‘The New Big Brother’: Internet’s future could be digital authoritarianism

     

 

China is using its technological rise to develop “digital authoritarianism” to conduct surveillance, control the internet and censor information not just within its borders, but around the world, a U.S. Senate report said on Tuesday, Reuters reports.

China will write the rules of the Internet unless the United States and its allies counter Beijing’s efforts at mass surveillance and censorship, according to the report released by the senior Democrat on the Senate Foreign Relations Committee, The Post reports:

The report details how China has sought to “create a new model of governance for the digital domain,” through mass surveillance technology and controlling access to information and content. American social media platforms like Google, Twitter and Facebook are banned inside China. The report also details how China has invested in technology that aids authoritarianism, such as facial recognition software and other surveillance technology. This technology is now being exported to countries around the world, such as Venezuela, Uzbekistan, Zimbabwe and others.

The Chinese Communist worker. Pop art retro vector illustration

“If China continues to perfect the tools of digital authoritarianism and is able to effectively implement them both domestically and abroad, then China, not the United States and its allies, will shape the digital environment,” the report adds.

The “United States is now on the precipice of losing the future of the cyber domain to China,” said the report, commissioned by Sen.

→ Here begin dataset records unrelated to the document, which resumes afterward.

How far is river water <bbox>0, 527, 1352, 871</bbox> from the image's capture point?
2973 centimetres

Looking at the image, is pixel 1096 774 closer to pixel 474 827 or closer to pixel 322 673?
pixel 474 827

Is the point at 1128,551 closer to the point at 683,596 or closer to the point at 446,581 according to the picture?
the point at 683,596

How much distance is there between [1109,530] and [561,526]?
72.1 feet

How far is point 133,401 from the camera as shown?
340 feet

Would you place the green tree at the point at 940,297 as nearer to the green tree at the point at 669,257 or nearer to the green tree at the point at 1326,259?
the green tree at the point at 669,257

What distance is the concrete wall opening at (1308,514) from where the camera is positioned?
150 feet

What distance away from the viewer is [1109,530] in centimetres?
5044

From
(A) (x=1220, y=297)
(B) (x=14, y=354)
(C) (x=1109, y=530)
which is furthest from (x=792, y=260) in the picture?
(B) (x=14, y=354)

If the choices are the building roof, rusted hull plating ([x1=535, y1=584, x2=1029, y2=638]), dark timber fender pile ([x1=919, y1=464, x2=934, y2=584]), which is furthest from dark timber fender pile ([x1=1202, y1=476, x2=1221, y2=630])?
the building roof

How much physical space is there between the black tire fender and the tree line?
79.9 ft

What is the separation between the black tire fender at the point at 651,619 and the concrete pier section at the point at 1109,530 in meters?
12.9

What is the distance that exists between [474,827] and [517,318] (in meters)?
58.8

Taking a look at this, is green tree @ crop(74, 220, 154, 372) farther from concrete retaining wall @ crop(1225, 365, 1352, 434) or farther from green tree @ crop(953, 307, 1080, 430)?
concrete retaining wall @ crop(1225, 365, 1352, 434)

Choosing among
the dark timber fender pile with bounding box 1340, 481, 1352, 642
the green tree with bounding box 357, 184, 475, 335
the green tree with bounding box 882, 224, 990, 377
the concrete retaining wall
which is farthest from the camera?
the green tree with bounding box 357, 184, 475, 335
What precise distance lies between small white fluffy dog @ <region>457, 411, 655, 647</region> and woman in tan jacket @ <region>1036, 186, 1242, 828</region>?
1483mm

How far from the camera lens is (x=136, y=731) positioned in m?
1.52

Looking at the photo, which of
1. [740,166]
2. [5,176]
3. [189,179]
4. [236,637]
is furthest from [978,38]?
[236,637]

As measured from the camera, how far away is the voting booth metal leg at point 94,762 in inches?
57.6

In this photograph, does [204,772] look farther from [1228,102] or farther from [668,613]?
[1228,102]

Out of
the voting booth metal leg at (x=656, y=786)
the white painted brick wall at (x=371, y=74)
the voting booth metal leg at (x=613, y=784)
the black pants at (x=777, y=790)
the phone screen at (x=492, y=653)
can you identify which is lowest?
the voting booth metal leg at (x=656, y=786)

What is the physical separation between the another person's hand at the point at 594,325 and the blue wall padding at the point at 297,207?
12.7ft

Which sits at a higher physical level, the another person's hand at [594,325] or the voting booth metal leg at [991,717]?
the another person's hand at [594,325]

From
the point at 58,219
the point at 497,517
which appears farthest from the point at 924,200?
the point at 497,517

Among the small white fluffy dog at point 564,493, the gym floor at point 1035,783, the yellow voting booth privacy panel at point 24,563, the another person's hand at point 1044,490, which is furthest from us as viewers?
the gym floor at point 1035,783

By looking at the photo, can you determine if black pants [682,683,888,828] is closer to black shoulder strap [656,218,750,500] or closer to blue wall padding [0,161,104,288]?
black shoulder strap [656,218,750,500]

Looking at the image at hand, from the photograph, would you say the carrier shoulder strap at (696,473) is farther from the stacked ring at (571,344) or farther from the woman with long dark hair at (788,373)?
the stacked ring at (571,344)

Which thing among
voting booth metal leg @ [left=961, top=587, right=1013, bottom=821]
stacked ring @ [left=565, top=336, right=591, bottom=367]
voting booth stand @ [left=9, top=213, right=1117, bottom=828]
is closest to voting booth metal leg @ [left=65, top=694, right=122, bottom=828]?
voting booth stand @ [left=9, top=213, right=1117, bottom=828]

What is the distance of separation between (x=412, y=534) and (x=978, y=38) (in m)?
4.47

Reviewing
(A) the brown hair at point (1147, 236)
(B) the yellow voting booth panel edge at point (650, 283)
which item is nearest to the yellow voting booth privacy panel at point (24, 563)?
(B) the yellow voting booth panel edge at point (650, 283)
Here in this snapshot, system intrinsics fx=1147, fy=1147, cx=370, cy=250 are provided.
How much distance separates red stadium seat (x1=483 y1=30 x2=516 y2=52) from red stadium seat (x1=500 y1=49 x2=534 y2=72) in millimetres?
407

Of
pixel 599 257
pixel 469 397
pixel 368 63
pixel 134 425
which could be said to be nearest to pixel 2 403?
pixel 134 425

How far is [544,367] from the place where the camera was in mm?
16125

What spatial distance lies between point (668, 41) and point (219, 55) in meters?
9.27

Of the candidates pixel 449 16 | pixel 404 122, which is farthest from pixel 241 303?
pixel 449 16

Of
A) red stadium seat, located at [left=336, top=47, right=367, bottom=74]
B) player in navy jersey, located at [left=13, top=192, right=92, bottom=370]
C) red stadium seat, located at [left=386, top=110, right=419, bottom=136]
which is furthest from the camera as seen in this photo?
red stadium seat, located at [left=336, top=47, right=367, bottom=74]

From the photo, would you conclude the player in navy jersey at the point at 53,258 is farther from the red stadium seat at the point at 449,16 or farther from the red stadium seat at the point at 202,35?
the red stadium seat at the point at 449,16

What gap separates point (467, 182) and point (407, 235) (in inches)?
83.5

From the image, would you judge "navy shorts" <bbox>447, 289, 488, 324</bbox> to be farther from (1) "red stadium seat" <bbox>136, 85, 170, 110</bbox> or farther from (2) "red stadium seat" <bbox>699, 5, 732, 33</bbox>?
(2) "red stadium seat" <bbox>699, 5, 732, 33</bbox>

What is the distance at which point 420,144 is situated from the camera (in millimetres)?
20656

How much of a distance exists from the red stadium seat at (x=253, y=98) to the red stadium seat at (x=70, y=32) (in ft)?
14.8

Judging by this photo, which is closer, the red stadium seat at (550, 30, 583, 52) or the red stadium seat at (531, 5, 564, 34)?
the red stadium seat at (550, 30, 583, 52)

Robert Menendez (N.J.), the most senior Democrat on the Senate Foreign Relations Committee. The report includes recommendations to counter China’s rise, Reuters adds.

Those include legislation creating a public-private consortium developing U.S. 5G technology and a “Digital Rights Promotion Fund” to push back against China’s use of mass surveillance. It also backs opening a cyber military service academy, and for the U.S. president to lead a coalition of countries working together to counteract China.

The report’s launch was addressed by Xiao Qiang of National Endowment for Democracy grantee China Digital Times.